== Excerpted text ==

Thursday, March 28, AD 2024 2:38pm

Bear Growls: God, Cthulhu and the New Atheists

As faithful readers of this blog know, I am an admirer of the work of our bruin friend at Saint Corbinian’s Bear.  In 2014 he wrote an absolutely brilliant post bringing together God, Cthulhu and the New Atheists:

 

H.P. Lovecraft was a horror writer who invented a world much like ours, except undermined by unspeakable conspiracies aimed at the destruction of everything sane and good. Okay, exactly like ours. At the heart of his writings are ancient gods who shall soon return, bringing madness and mayhem for humanity.

The most well-known is Cthulhu, who lies in troubled sleep deep beneath the ocean. The interesting thing about Lovecraft’s gods is that they are not exactly evil as utterly alien. There are no points of reference to allow us to guess at their motives or judge their actions. At least one is literally insane.

We’re pretty sure the luckiest humans will be the ones who get eaten first.

Say what you want about Cthulhu, but Richard Dawkins would not pretend to know his designs and methods better than Cthulhu himself. (Dawkins would be existing as a brain floating in a Mi-go jar on Pluto in the Cthulhu mythos. Cthulhu does not suffer fools gladly.)

Dawkins advised God that if He really wanted people to believe in Him, He should appear at everyone’s bedside for a chat. Obviously, what Dawkins fails to consider is that perhaps God’s desire is not merely that people acknowledge Him as a fact. His methods may suggest other motives. Plenty of people seem to have no problem believing in and even having a relationship with God through faith.

How often it is the Herods and Dawkinses of the world who, sneering, demand a miracle.

Nobody wants to wake up to find Cthulhu squeezed into their bedroom, pulling down the bed sheets with his mouth-tentacles. (Nor Dawkins, for that matter.) Dawkins would not dare to play at knowing someone as utterly alien as Cthulhu. How inscrutable are his judgments and how unsearchable his ways.

===
== Data extract ==

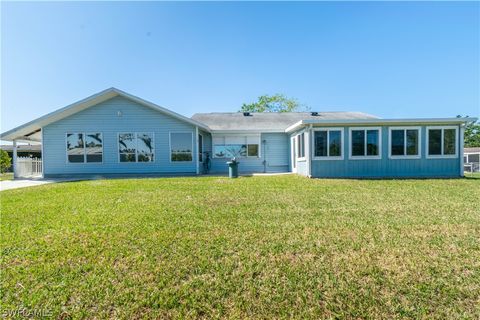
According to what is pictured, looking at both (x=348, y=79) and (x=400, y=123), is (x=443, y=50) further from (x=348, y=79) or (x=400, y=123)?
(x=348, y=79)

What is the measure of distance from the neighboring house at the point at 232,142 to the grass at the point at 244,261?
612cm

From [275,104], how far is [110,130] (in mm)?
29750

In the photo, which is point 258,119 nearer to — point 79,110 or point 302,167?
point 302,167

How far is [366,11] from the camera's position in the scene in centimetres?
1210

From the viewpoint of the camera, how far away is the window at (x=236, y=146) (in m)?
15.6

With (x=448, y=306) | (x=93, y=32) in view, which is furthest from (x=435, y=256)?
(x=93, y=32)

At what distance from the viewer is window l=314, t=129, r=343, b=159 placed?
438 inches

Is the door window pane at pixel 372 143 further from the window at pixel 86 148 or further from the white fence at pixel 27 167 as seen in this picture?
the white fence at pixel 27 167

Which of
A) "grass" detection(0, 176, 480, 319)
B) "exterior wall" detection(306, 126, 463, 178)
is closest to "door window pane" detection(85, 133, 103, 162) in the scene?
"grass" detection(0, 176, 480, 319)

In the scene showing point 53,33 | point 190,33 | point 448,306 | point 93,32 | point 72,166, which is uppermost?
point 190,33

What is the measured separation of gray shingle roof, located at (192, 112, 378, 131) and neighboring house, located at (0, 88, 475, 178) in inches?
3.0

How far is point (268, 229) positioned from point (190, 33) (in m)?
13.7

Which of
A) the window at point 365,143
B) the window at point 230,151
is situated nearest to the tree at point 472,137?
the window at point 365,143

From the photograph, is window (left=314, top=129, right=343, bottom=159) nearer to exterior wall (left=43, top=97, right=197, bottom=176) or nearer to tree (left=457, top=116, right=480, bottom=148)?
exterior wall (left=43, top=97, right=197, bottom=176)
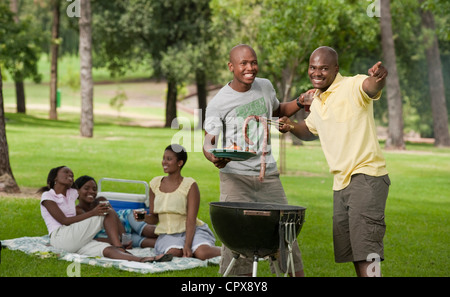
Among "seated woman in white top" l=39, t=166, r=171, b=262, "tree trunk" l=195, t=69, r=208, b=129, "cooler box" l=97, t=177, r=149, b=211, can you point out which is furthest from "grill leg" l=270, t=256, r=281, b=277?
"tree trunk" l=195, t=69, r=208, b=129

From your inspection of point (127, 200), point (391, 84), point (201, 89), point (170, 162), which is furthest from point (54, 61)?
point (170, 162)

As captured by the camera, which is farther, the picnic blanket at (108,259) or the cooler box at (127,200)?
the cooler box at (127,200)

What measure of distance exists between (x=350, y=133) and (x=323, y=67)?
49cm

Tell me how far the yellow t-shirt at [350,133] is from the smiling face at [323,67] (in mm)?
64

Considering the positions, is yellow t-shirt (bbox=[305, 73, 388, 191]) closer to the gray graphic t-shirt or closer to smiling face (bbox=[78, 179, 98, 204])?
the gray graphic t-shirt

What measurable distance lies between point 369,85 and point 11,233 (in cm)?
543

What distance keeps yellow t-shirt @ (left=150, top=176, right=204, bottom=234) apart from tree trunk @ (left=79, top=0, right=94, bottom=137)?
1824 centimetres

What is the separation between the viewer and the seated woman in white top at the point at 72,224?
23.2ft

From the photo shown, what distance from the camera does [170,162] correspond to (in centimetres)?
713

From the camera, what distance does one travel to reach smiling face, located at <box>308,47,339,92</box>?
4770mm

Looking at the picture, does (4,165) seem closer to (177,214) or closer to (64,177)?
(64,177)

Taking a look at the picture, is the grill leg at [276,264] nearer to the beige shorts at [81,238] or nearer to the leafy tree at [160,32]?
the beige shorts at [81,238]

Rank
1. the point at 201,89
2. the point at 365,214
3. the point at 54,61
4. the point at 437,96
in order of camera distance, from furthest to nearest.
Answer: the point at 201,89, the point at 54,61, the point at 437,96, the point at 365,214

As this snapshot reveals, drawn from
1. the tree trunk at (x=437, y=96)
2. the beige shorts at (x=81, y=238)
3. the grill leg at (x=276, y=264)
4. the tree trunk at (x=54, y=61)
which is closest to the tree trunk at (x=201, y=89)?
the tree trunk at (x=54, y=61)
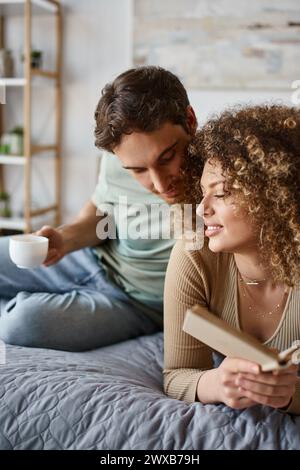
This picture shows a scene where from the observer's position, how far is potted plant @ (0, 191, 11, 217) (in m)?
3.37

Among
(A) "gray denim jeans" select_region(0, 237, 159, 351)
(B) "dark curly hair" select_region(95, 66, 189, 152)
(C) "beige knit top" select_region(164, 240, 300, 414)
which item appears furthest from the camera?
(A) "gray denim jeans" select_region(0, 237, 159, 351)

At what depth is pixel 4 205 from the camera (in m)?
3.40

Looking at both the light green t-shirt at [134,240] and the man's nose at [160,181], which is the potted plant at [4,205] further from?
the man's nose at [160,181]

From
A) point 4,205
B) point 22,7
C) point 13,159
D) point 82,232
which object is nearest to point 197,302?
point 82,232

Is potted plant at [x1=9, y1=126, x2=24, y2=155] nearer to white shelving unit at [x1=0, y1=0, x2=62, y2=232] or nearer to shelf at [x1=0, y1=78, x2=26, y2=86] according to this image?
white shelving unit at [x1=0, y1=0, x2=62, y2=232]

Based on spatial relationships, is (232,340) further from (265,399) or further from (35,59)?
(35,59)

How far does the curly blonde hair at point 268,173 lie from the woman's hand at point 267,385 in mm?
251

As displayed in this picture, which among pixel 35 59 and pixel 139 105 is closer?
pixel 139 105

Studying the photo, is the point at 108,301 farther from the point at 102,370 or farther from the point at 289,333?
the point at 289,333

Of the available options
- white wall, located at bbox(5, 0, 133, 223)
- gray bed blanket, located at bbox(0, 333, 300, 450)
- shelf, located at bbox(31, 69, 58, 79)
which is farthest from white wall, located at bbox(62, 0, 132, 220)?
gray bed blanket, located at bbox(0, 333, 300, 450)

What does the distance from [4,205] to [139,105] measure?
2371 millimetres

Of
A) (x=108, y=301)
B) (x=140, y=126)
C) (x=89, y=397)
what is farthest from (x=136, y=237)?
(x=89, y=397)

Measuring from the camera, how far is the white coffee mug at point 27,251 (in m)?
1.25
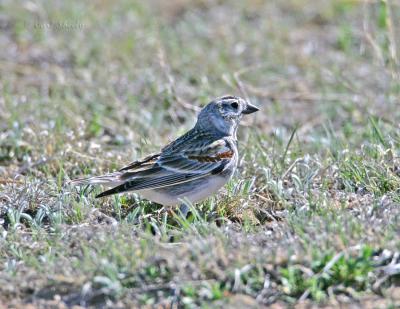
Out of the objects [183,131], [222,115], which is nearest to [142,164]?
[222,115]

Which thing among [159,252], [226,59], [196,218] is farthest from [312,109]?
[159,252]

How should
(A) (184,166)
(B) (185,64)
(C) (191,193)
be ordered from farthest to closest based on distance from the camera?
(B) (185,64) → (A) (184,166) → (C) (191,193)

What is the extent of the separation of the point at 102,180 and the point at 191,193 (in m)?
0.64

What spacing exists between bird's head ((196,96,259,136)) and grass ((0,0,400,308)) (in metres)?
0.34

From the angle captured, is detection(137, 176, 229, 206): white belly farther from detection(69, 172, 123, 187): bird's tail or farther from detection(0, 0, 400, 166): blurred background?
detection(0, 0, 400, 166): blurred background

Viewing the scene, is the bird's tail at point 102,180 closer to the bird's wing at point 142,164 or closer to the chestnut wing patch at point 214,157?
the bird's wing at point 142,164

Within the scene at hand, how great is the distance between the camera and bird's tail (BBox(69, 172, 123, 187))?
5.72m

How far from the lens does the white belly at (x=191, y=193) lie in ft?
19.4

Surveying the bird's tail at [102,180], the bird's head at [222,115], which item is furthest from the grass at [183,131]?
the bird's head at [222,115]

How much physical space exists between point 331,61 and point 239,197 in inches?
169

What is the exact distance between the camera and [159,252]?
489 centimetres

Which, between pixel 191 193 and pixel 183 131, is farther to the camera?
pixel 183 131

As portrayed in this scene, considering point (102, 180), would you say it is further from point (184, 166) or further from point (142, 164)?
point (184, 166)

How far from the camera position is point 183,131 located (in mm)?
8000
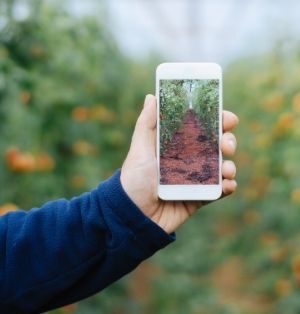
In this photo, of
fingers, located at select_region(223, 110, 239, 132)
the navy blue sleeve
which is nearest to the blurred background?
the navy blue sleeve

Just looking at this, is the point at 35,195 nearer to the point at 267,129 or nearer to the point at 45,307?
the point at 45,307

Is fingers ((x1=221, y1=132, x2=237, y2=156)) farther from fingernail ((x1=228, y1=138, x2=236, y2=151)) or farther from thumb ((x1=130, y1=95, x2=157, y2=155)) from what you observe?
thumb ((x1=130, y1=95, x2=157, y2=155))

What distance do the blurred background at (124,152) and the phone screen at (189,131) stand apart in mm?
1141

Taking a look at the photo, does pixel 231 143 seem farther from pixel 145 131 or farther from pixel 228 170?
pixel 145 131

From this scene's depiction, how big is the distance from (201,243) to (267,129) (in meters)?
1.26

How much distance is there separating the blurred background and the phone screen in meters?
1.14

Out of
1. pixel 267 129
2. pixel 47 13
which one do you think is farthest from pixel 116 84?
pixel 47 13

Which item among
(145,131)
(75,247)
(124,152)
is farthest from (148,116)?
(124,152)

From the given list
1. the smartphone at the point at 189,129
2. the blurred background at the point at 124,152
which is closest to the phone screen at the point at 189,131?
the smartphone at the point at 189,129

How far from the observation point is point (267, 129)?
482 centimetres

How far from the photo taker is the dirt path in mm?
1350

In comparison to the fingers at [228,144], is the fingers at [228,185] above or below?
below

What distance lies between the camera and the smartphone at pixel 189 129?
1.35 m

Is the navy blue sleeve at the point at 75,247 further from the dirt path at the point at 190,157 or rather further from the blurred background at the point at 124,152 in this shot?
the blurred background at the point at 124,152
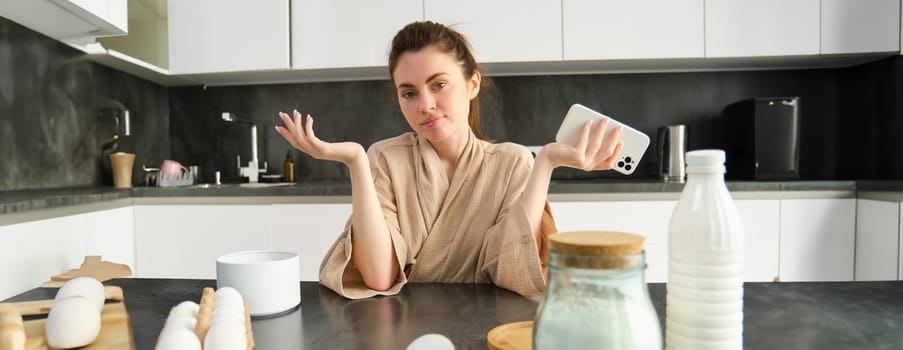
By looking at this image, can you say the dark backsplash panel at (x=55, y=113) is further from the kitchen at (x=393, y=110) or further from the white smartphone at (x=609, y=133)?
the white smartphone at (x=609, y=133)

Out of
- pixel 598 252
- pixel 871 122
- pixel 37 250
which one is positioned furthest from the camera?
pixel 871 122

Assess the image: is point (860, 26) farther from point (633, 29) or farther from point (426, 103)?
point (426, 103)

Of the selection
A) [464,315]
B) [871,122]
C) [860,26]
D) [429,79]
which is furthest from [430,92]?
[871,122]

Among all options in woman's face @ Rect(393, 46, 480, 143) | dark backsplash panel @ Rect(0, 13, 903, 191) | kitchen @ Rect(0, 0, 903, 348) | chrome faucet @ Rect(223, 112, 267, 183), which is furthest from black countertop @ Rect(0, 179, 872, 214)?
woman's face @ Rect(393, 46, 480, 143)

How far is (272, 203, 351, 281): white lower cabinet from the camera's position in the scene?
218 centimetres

===

Short task ::
Please state where Cthulhu lies, according to the blog post on God, Cthulhu and the New Atheists.

Correct output ::
In troubled sleep deep beneath the ocean.